On 25 November 1994 BBC Radio 3 broadcast a magical feature, Orpheus Ascending, produced by Piers Plowright. Here Carrick/Craig recounts the story of his young grandfather's epic walk in 1860 from "the instep" of Italy through France and on to London with only his harp and asses' skin cloak - no money, no baggage, few words of French and fewer English. Carrick acts out, with infectious enthusiasm, all the characters and their attendant noises - Gaetano, villagers, the brigands with whom he made friends, the Italian mammas who befriended him, the memorable captain of the ship at Boulogne who took him under his wing and smuggled him into London sans passport, while sundry Italians fill in the background with evocative songs and verses.
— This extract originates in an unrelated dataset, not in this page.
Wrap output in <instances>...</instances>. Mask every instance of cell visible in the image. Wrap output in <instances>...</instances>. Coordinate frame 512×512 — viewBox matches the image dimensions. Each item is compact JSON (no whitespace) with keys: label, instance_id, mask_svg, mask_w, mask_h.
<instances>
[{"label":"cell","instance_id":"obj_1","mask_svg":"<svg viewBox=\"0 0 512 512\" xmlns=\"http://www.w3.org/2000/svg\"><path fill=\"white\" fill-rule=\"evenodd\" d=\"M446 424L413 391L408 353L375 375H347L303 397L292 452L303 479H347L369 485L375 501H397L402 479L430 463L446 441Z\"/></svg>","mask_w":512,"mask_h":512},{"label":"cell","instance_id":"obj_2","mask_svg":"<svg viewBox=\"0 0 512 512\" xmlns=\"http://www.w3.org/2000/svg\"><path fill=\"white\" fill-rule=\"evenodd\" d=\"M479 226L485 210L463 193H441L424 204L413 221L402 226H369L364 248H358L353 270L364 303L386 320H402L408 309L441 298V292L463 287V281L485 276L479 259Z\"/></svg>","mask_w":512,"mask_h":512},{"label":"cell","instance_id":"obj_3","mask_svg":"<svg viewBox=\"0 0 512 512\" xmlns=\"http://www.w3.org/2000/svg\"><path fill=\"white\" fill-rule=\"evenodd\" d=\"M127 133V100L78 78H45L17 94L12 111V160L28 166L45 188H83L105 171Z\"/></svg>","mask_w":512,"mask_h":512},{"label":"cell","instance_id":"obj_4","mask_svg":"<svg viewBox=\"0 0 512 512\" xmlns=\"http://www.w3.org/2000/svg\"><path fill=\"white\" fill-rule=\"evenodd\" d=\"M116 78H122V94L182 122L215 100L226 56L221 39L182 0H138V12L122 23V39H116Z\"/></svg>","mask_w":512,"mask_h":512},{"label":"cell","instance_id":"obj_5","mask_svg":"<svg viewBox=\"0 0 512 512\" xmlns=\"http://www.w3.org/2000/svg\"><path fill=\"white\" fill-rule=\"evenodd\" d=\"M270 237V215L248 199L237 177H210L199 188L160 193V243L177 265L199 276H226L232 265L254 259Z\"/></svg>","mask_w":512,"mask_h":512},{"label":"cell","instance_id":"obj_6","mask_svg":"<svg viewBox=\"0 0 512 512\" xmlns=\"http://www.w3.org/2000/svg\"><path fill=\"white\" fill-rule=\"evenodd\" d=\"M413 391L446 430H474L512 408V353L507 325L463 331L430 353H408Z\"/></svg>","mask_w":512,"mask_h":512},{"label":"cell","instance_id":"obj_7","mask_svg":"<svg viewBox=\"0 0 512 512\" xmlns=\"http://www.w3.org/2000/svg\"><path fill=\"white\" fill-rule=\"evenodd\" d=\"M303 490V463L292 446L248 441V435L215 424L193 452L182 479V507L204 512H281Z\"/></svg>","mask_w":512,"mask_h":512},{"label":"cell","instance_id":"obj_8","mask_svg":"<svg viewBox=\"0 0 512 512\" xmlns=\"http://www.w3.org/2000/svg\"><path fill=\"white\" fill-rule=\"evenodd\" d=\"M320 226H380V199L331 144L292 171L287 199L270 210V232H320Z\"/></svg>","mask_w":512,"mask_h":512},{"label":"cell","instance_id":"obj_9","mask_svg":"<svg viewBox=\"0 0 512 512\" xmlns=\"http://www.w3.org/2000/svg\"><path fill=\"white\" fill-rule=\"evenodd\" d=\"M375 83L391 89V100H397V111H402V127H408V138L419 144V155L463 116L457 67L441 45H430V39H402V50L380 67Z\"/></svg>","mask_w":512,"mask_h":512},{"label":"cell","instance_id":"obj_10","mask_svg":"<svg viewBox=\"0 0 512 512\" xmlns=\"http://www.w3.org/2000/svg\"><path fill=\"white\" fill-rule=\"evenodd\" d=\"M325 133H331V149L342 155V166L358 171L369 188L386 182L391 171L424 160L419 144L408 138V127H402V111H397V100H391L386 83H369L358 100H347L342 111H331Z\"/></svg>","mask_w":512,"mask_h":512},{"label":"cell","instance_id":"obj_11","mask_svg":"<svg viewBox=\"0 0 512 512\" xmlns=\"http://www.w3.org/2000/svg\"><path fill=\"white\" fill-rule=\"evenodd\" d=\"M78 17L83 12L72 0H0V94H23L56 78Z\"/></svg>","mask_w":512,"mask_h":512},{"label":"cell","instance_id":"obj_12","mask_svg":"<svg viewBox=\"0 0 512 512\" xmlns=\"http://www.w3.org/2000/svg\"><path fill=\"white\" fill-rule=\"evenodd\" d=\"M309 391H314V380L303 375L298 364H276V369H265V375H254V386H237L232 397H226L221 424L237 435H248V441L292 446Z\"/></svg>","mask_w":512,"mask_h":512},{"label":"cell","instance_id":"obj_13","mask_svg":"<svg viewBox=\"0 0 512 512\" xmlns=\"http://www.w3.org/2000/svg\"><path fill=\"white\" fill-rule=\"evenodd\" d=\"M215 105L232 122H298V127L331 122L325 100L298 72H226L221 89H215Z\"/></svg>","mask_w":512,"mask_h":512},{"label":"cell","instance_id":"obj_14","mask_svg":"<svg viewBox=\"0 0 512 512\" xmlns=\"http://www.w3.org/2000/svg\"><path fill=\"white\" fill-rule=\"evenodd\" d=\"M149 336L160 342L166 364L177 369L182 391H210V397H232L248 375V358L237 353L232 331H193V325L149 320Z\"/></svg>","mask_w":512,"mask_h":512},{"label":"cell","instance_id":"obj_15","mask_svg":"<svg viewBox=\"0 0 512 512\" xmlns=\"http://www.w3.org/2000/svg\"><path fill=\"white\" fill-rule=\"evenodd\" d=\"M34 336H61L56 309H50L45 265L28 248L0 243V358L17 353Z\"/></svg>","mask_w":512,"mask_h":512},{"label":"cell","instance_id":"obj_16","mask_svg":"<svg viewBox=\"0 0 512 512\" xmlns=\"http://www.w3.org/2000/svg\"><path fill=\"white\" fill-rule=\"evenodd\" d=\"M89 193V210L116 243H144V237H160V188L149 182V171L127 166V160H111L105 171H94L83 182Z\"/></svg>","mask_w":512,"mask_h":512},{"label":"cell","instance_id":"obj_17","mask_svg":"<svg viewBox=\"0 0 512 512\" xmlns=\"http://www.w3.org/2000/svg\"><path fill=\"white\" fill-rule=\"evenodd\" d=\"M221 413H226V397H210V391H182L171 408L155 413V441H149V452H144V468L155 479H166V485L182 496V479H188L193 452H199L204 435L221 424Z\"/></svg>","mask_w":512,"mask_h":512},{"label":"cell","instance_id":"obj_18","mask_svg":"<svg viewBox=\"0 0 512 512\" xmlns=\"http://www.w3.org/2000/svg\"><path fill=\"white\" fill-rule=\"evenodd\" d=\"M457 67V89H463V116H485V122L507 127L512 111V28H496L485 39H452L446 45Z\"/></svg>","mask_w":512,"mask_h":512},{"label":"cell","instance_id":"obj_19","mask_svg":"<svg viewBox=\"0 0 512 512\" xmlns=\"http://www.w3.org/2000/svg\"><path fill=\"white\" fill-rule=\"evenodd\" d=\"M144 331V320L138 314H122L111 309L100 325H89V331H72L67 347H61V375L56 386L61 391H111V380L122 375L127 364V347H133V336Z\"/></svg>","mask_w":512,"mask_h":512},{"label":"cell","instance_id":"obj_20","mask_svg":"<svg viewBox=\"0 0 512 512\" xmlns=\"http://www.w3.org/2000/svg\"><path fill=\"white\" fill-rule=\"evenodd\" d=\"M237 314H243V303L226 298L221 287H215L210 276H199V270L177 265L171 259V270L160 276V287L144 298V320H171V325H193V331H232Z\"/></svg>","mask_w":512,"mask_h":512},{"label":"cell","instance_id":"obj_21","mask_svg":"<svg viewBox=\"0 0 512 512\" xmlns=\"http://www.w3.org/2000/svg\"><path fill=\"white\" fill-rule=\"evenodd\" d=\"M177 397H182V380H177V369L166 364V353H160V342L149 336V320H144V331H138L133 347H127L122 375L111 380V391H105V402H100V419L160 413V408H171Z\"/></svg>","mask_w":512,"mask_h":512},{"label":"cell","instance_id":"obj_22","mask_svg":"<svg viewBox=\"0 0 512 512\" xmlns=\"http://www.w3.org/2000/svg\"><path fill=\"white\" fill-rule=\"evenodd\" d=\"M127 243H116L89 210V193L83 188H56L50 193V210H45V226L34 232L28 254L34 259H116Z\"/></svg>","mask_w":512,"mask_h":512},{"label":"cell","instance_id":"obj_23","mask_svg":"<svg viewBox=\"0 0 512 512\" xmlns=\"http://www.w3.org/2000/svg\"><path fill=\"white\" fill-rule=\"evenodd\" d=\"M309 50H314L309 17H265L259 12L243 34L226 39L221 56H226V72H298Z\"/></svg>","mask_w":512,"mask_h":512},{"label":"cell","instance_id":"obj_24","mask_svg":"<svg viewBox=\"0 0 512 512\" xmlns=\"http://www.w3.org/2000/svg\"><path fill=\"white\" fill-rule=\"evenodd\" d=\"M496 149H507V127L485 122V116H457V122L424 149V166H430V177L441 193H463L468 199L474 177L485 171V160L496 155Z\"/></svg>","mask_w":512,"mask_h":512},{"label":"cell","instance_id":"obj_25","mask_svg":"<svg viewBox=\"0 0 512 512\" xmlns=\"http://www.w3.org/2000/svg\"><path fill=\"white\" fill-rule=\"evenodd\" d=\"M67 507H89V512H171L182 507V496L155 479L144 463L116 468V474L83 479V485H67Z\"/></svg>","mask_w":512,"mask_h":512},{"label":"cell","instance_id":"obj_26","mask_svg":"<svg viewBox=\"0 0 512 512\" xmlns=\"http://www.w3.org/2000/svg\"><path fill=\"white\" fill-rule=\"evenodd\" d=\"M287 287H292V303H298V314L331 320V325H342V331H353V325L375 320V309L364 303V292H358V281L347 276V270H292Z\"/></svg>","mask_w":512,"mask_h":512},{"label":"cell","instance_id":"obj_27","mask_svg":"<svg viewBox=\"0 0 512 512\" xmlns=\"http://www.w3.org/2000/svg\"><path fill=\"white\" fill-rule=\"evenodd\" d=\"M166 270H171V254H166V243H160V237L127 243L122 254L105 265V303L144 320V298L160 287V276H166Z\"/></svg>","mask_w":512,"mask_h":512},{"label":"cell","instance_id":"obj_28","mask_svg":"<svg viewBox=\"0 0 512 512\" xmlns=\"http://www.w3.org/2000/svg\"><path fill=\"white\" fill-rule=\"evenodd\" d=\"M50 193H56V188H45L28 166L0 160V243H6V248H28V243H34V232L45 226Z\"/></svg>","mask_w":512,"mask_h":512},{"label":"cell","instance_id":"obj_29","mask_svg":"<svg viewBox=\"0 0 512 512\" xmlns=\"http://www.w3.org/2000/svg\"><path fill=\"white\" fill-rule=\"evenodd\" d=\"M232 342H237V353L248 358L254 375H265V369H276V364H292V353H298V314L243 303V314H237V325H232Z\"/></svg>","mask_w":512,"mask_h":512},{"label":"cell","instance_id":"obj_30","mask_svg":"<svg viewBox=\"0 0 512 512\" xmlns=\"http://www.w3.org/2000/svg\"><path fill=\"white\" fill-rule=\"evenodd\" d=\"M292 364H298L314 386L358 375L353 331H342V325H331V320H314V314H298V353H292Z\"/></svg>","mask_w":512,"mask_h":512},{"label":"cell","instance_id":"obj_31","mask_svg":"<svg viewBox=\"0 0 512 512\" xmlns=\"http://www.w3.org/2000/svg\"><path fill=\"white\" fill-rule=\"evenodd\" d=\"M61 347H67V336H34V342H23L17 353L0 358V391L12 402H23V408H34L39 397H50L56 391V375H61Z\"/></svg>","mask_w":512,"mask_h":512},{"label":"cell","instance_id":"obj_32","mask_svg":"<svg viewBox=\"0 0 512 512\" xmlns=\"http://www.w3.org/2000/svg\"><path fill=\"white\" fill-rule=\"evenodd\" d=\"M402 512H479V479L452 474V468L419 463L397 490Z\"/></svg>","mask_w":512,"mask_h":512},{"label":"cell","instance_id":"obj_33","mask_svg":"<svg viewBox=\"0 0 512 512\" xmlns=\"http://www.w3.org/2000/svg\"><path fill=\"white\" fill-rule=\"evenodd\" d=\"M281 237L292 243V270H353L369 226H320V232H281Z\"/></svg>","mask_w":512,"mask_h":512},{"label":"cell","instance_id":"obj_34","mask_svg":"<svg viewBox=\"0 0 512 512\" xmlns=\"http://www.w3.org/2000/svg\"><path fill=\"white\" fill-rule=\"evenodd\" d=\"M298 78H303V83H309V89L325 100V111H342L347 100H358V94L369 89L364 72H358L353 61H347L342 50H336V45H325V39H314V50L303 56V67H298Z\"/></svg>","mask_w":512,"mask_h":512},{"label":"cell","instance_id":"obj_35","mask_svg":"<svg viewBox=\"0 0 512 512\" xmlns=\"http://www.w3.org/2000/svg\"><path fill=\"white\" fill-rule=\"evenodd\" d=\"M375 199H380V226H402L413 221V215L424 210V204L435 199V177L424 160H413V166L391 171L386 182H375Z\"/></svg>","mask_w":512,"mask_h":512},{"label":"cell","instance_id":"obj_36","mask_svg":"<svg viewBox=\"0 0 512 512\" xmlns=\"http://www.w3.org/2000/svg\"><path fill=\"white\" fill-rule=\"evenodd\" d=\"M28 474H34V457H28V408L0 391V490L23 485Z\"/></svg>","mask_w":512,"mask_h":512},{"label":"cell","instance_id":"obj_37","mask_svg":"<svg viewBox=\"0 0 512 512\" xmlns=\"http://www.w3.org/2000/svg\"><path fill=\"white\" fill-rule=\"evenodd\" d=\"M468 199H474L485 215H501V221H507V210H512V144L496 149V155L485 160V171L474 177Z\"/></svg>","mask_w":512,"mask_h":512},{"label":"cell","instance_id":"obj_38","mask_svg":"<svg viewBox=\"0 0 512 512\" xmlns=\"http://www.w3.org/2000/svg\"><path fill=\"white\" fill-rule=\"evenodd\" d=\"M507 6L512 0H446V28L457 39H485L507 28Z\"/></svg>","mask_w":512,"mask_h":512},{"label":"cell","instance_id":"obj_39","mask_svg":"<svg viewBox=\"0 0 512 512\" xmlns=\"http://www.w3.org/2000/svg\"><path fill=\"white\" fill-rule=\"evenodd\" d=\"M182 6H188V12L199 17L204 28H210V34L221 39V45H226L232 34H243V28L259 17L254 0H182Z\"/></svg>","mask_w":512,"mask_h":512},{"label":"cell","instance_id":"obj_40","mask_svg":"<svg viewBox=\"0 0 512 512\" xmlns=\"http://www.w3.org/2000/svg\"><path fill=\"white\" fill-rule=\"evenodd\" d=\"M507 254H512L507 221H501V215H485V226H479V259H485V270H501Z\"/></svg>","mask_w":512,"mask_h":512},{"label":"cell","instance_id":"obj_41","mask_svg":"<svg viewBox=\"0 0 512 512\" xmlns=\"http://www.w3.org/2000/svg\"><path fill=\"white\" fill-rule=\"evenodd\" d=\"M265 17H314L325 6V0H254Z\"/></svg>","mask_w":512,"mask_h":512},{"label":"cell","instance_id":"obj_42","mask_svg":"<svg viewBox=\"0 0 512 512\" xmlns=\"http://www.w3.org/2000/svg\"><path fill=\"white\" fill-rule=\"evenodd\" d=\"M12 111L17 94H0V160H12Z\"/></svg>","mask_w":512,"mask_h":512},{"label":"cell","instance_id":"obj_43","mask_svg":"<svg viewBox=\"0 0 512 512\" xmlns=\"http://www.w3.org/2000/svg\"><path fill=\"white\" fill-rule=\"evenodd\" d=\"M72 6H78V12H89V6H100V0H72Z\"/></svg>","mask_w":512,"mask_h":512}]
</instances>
In London Gaetano had to find sympathetic Italian restaurants who would allow him to "ply" his harp in their back gardens, safe from the police who were out to catch itinerant musicians who might upset important - or sick - residents. When all his resources were no more, an Italian barber sent him to see Dante Gabriel Rossetti, who was enchanted by the boy and introduced him to the Pre-Raphaelite Brotherhood, as grinder of colours, model and student painter, until he made his own name with the mosaics in the great hall of Mr Debenham's grandiose house in Holland Park, and finally became naturalised, sponsored by William Morris.

Carrick ends with his recollected enjoyment of how he mended the family rift since his father Gordon Craig, already married, eloped with Gaetano's favourite daughter Elena. At the age of six his parents told him to approach this unknown grandparent in Italian. "Nonno, nonno," he cried out. Gaetano was captivated.